ドル下落、関税巡る不透明感受け 対円で0.4%安

 23日のアジア取引序盤でドルが下落。米国の関税を巡る不透明感が重しとなっている。昨年5月撮影(2026年 ロイター/Dado Ruvic/Illustration)

[シドニー 23日 ロイター] – 23日のアジア取引序盤でドルが下落。米国の関税を巡る不透明感が重しとなっている。

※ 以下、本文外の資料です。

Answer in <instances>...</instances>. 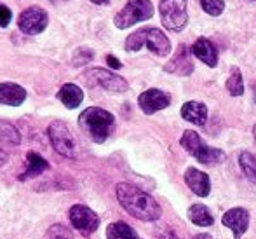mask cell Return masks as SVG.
I'll list each match as a JSON object with an SVG mask.
<instances>
[{
    "instance_id": "83f0119b",
    "label": "cell",
    "mask_w": 256,
    "mask_h": 239,
    "mask_svg": "<svg viewBox=\"0 0 256 239\" xmlns=\"http://www.w3.org/2000/svg\"><path fill=\"white\" fill-rule=\"evenodd\" d=\"M10 20H12V13H10V9L4 6V4H0V27L6 28L7 25L10 23Z\"/></svg>"
},
{
    "instance_id": "9c48e42d",
    "label": "cell",
    "mask_w": 256,
    "mask_h": 239,
    "mask_svg": "<svg viewBox=\"0 0 256 239\" xmlns=\"http://www.w3.org/2000/svg\"><path fill=\"white\" fill-rule=\"evenodd\" d=\"M68 218H70L72 225L86 237H89L92 232H96L100 227V216L91 208H88L84 204L72 206L70 211H68Z\"/></svg>"
},
{
    "instance_id": "7402d4cb",
    "label": "cell",
    "mask_w": 256,
    "mask_h": 239,
    "mask_svg": "<svg viewBox=\"0 0 256 239\" xmlns=\"http://www.w3.org/2000/svg\"><path fill=\"white\" fill-rule=\"evenodd\" d=\"M21 135L16 129V126L7 121H0V143L7 145H20Z\"/></svg>"
},
{
    "instance_id": "ffe728a7",
    "label": "cell",
    "mask_w": 256,
    "mask_h": 239,
    "mask_svg": "<svg viewBox=\"0 0 256 239\" xmlns=\"http://www.w3.org/2000/svg\"><path fill=\"white\" fill-rule=\"evenodd\" d=\"M106 239H138V234L126 222H114L106 229Z\"/></svg>"
},
{
    "instance_id": "44dd1931",
    "label": "cell",
    "mask_w": 256,
    "mask_h": 239,
    "mask_svg": "<svg viewBox=\"0 0 256 239\" xmlns=\"http://www.w3.org/2000/svg\"><path fill=\"white\" fill-rule=\"evenodd\" d=\"M188 218L199 227H211L214 223V218L209 213V209L204 204H194L188 209Z\"/></svg>"
},
{
    "instance_id": "7c38bea8",
    "label": "cell",
    "mask_w": 256,
    "mask_h": 239,
    "mask_svg": "<svg viewBox=\"0 0 256 239\" xmlns=\"http://www.w3.org/2000/svg\"><path fill=\"white\" fill-rule=\"evenodd\" d=\"M222 223L234 232V239H240L250 225V213L244 208H232L223 215Z\"/></svg>"
},
{
    "instance_id": "8992f818",
    "label": "cell",
    "mask_w": 256,
    "mask_h": 239,
    "mask_svg": "<svg viewBox=\"0 0 256 239\" xmlns=\"http://www.w3.org/2000/svg\"><path fill=\"white\" fill-rule=\"evenodd\" d=\"M160 20L164 27L171 32H180L185 28L188 16H186V0H160Z\"/></svg>"
},
{
    "instance_id": "5bb4252c",
    "label": "cell",
    "mask_w": 256,
    "mask_h": 239,
    "mask_svg": "<svg viewBox=\"0 0 256 239\" xmlns=\"http://www.w3.org/2000/svg\"><path fill=\"white\" fill-rule=\"evenodd\" d=\"M185 182L188 185V189L197 194L199 197H206L211 192V182H209V176L206 173L199 171L196 168H188L185 171Z\"/></svg>"
},
{
    "instance_id": "30bf717a",
    "label": "cell",
    "mask_w": 256,
    "mask_h": 239,
    "mask_svg": "<svg viewBox=\"0 0 256 239\" xmlns=\"http://www.w3.org/2000/svg\"><path fill=\"white\" fill-rule=\"evenodd\" d=\"M49 16L42 7L34 6L24 9L18 18V28L23 32L24 35H37L48 28Z\"/></svg>"
},
{
    "instance_id": "4dcf8cb0",
    "label": "cell",
    "mask_w": 256,
    "mask_h": 239,
    "mask_svg": "<svg viewBox=\"0 0 256 239\" xmlns=\"http://www.w3.org/2000/svg\"><path fill=\"white\" fill-rule=\"evenodd\" d=\"M7 161H9V155H7V152H4L2 148H0V166H4Z\"/></svg>"
},
{
    "instance_id": "f546056e",
    "label": "cell",
    "mask_w": 256,
    "mask_h": 239,
    "mask_svg": "<svg viewBox=\"0 0 256 239\" xmlns=\"http://www.w3.org/2000/svg\"><path fill=\"white\" fill-rule=\"evenodd\" d=\"M158 239H180V237L176 236L172 230H166L164 234H160V236H158Z\"/></svg>"
},
{
    "instance_id": "3957f363",
    "label": "cell",
    "mask_w": 256,
    "mask_h": 239,
    "mask_svg": "<svg viewBox=\"0 0 256 239\" xmlns=\"http://www.w3.org/2000/svg\"><path fill=\"white\" fill-rule=\"evenodd\" d=\"M143 46L157 56H168L171 53V42L158 28H142L126 39V51H140Z\"/></svg>"
},
{
    "instance_id": "484cf974",
    "label": "cell",
    "mask_w": 256,
    "mask_h": 239,
    "mask_svg": "<svg viewBox=\"0 0 256 239\" xmlns=\"http://www.w3.org/2000/svg\"><path fill=\"white\" fill-rule=\"evenodd\" d=\"M200 6L211 16H220L223 13V9H225V2L223 0H200Z\"/></svg>"
},
{
    "instance_id": "e0dca14e",
    "label": "cell",
    "mask_w": 256,
    "mask_h": 239,
    "mask_svg": "<svg viewBox=\"0 0 256 239\" xmlns=\"http://www.w3.org/2000/svg\"><path fill=\"white\" fill-rule=\"evenodd\" d=\"M26 169H24V173H21L18 178L23 182V180H30V178H35V176L42 175L44 171H48L49 169V162L46 161L44 157H42L40 154H37V152L30 150L26 154Z\"/></svg>"
},
{
    "instance_id": "603a6c76",
    "label": "cell",
    "mask_w": 256,
    "mask_h": 239,
    "mask_svg": "<svg viewBox=\"0 0 256 239\" xmlns=\"http://www.w3.org/2000/svg\"><path fill=\"white\" fill-rule=\"evenodd\" d=\"M239 166L242 169V173L246 175V178L251 183H256V157L250 152H242L239 155Z\"/></svg>"
},
{
    "instance_id": "2e32d148",
    "label": "cell",
    "mask_w": 256,
    "mask_h": 239,
    "mask_svg": "<svg viewBox=\"0 0 256 239\" xmlns=\"http://www.w3.org/2000/svg\"><path fill=\"white\" fill-rule=\"evenodd\" d=\"M192 53L199 58L202 63H206L208 67H216L218 65V51L212 46L211 41L200 37L196 41V44L192 46Z\"/></svg>"
},
{
    "instance_id": "4316f807",
    "label": "cell",
    "mask_w": 256,
    "mask_h": 239,
    "mask_svg": "<svg viewBox=\"0 0 256 239\" xmlns=\"http://www.w3.org/2000/svg\"><path fill=\"white\" fill-rule=\"evenodd\" d=\"M94 58V53H92L89 48H80V49H77L75 51V54H74V67H82V65H86V63H89V61Z\"/></svg>"
},
{
    "instance_id": "52a82bcc",
    "label": "cell",
    "mask_w": 256,
    "mask_h": 239,
    "mask_svg": "<svg viewBox=\"0 0 256 239\" xmlns=\"http://www.w3.org/2000/svg\"><path fill=\"white\" fill-rule=\"evenodd\" d=\"M48 135L51 140L54 150L58 152L63 157H75V140L72 135L70 128H68L66 122L63 121H52L48 126Z\"/></svg>"
},
{
    "instance_id": "ba28073f",
    "label": "cell",
    "mask_w": 256,
    "mask_h": 239,
    "mask_svg": "<svg viewBox=\"0 0 256 239\" xmlns=\"http://www.w3.org/2000/svg\"><path fill=\"white\" fill-rule=\"evenodd\" d=\"M84 79L89 86H100L110 93H124L129 88L126 79L104 68H91L84 74Z\"/></svg>"
},
{
    "instance_id": "836d02e7",
    "label": "cell",
    "mask_w": 256,
    "mask_h": 239,
    "mask_svg": "<svg viewBox=\"0 0 256 239\" xmlns=\"http://www.w3.org/2000/svg\"><path fill=\"white\" fill-rule=\"evenodd\" d=\"M253 133H254V140H256V126H254V129H253Z\"/></svg>"
},
{
    "instance_id": "6da1fadb",
    "label": "cell",
    "mask_w": 256,
    "mask_h": 239,
    "mask_svg": "<svg viewBox=\"0 0 256 239\" xmlns=\"http://www.w3.org/2000/svg\"><path fill=\"white\" fill-rule=\"evenodd\" d=\"M117 199L120 206L131 216L143 222H154L160 218V206L150 194L138 189L131 183H118L117 185Z\"/></svg>"
},
{
    "instance_id": "d4e9b609",
    "label": "cell",
    "mask_w": 256,
    "mask_h": 239,
    "mask_svg": "<svg viewBox=\"0 0 256 239\" xmlns=\"http://www.w3.org/2000/svg\"><path fill=\"white\" fill-rule=\"evenodd\" d=\"M46 239H74V234L68 227H64L63 223H54L49 227Z\"/></svg>"
},
{
    "instance_id": "9a60e30c",
    "label": "cell",
    "mask_w": 256,
    "mask_h": 239,
    "mask_svg": "<svg viewBox=\"0 0 256 239\" xmlns=\"http://www.w3.org/2000/svg\"><path fill=\"white\" fill-rule=\"evenodd\" d=\"M26 100V91L20 84L14 82H2L0 84V103L9 107H20Z\"/></svg>"
},
{
    "instance_id": "4fadbf2b",
    "label": "cell",
    "mask_w": 256,
    "mask_h": 239,
    "mask_svg": "<svg viewBox=\"0 0 256 239\" xmlns=\"http://www.w3.org/2000/svg\"><path fill=\"white\" fill-rule=\"evenodd\" d=\"M166 72H171V74H178V75H190L194 70L192 60H190V51L186 46H180L176 51L174 58L169 61L164 67Z\"/></svg>"
},
{
    "instance_id": "d6986e66",
    "label": "cell",
    "mask_w": 256,
    "mask_h": 239,
    "mask_svg": "<svg viewBox=\"0 0 256 239\" xmlns=\"http://www.w3.org/2000/svg\"><path fill=\"white\" fill-rule=\"evenodd\" d=\"M58 100H60L64 107L72 110V108H77L78 105L82 103V100H84V91H82L77 84L68 82V84L61 86V89L58 91Z\"/></svg>"
},
{
    "instance_id": "f1b7e54d",
    "label": "cell",
    "mask_w": 256,
    "mask_h": 239,
    "mask_svg": "<svg viewBox=\"0 0 256 239\" xmlns=\"http://www.w3.org/2000/svg\"><path fill=\"white\" fill-rule=\"evenodd\" d=\"M106 63L110 65L112 68H115V70H118V68L122 67V63H120V61H118L115 56H112V54H108V56H106Z\"/></svg>"
},
{
    "instance_id": "cb8c5ba5",
    "label": "cell",
    "mask_w": 256,
    "mask_h": 239,
    "mask_svg": "<svg viewBox=\"0 0 256 239\" xmlns=\"http://www.w3.org/2000/svg\"><path fill=\"white\" fill-rule=\"evenodd\" d=\"M226 89L232 96H240L244 93V84H242V75H240L239 68H232V74L226 79Z\"/></svg>"
},
{
    "instance_id": "1f68e13d",
    "label": "cell",
    "mask_w": 256,
    "mask_h": 239,
    "mask_svg": "<svg viewBox=\"0 0 256 239\" xmlns=\"http://www.w3.org/2000/svg\"><path fill=\"white\" fill-rule=\"evenodd\" d=\"M192 239H212V236H209V234H199V236H194Z\"/></svg>"
},
{
    "instance_id": "5b68a950",
    "label": "cell",
    "mask_w": 256,
    "mask_h": 239,
    "mask_svg": "<svg viewBox=\"0 0 256 239\" xmlns=\"http://www.w3.org/2000/svg\"><path fill=\"white\" fill-rule=\"evenodd\" d=\"M152 16H154V4L150 0H129L124 6V9L120 13H117L114 23L117 28L124 30V28L132 27L134 23L150 20Z\"/></svg>"
},
{
    "instance_id": "7a4b0ae2",
    "label": "cell",
    "mask_w": 256,
    "mask_h": 239,
    "mask_svg": "<svg viewBox=\"0 0 256 239\" xmlns=\"http://www.w3.org/2000/svg\"><path fill=\"white\" fill-rule=\"evenodd\" d=\"M78 126L94 143H104L115 128V117L100 107H89L78 115Z\"/></svg>"
},
{
    "instance_id": "277c9868",
    "label": "cell",
    "mask_w": 256,
    "mask_h": 239,
    "mask_svg": "<svg viewBox=\"0 0 256 239\" xmlns=\"http://www.w3.org/2000/svg\"><path fill=\"white\" fill-rule=\"evenodd\" d=\"M182 147L202 164H218L225 159V154L218 148H211L196 131H185L182 136Z\"/></svg>"
},
{
    "instance_id": "8fae6325",
    "label": "cell",
    "mask_w": 256,
    "mask_h": 239,
    "mask_svg": "<svg viewBox=\"0 0 256 239\" xmlns=\"http://www.w3.org/2000/svg\"><path fill=\"white\" fill-rule=\"evenodd\" d=\"M169 103H171V96H169L168 93L160 91V89H148V91L142 93L138 98L140 108L148 115L169 107Z\"/></svg>"
},
{
    "instance_id": "d6a6232c",
    "label": "cell",
    "mask_w": 256,
    "mask_h": 239,
    "mask_svg": "<svg viewBox=\"0 0 256 239\" xmlns=\"http://www.w3.org/2000/svg\"><path fill=\"white\" fill-rule=\"evenodd\" d=\"M92 4H96V6H104V4H108L110 0H91Z\"/></svg>"
},
{
    "instance_id": "ac0fdd59",
    "label": "cell",
    "mask_w": 256,
    "mask_h": 239,
    "mask_svg": "<svg viewBox=\"0 0 256 239\" xmlns=\"http://www.w3.org/2000/svg\"><path fill=\"white\" fill-rule=\"evenodd\" d=\"M182 115L185 121L192 122L196 126H204L208 119V107L200 101H186L182 107Z\"/></svg>"
}]
</instances>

米連邦最高裁は20日、トランプ大統領が国際緊急経済権限法(IEEPA)に基づき発動した広範な関税措置を違憲とする判断を下した。トランプ氏はこれに代わって各国からの輸入品に10%の関税を課す大統領令に直ちに署名したが、翌日には税率を15%に引き上げると表明し、混乱が広がっている。 もっと見る もっと見る

NABのシニアFXストラテジスト、ロドリゴ・カトリル氏は「関税を取り巻く状況は以前よりも不透明になった。不確実性はどの経済や市場にとっても良いニュースではない」と指摘。

「新たな関税が発表されては撤回され、さらに新たな関税が発表されるという循環的なプロセスに陥る可能性があり、同じことの繰り返しになるかもしれない」と述べた。

ドルは米貿易政策を巡る混乱で「米国売り」が加速する可能性があるとの観測から下落し、対円で0.4%安の1ドル=154.36円。対ユーロでは0.4%安の1ユーロ=1.1826ドル。対スイスフランでも0.5%安の1ドル=0.7718フランとなった。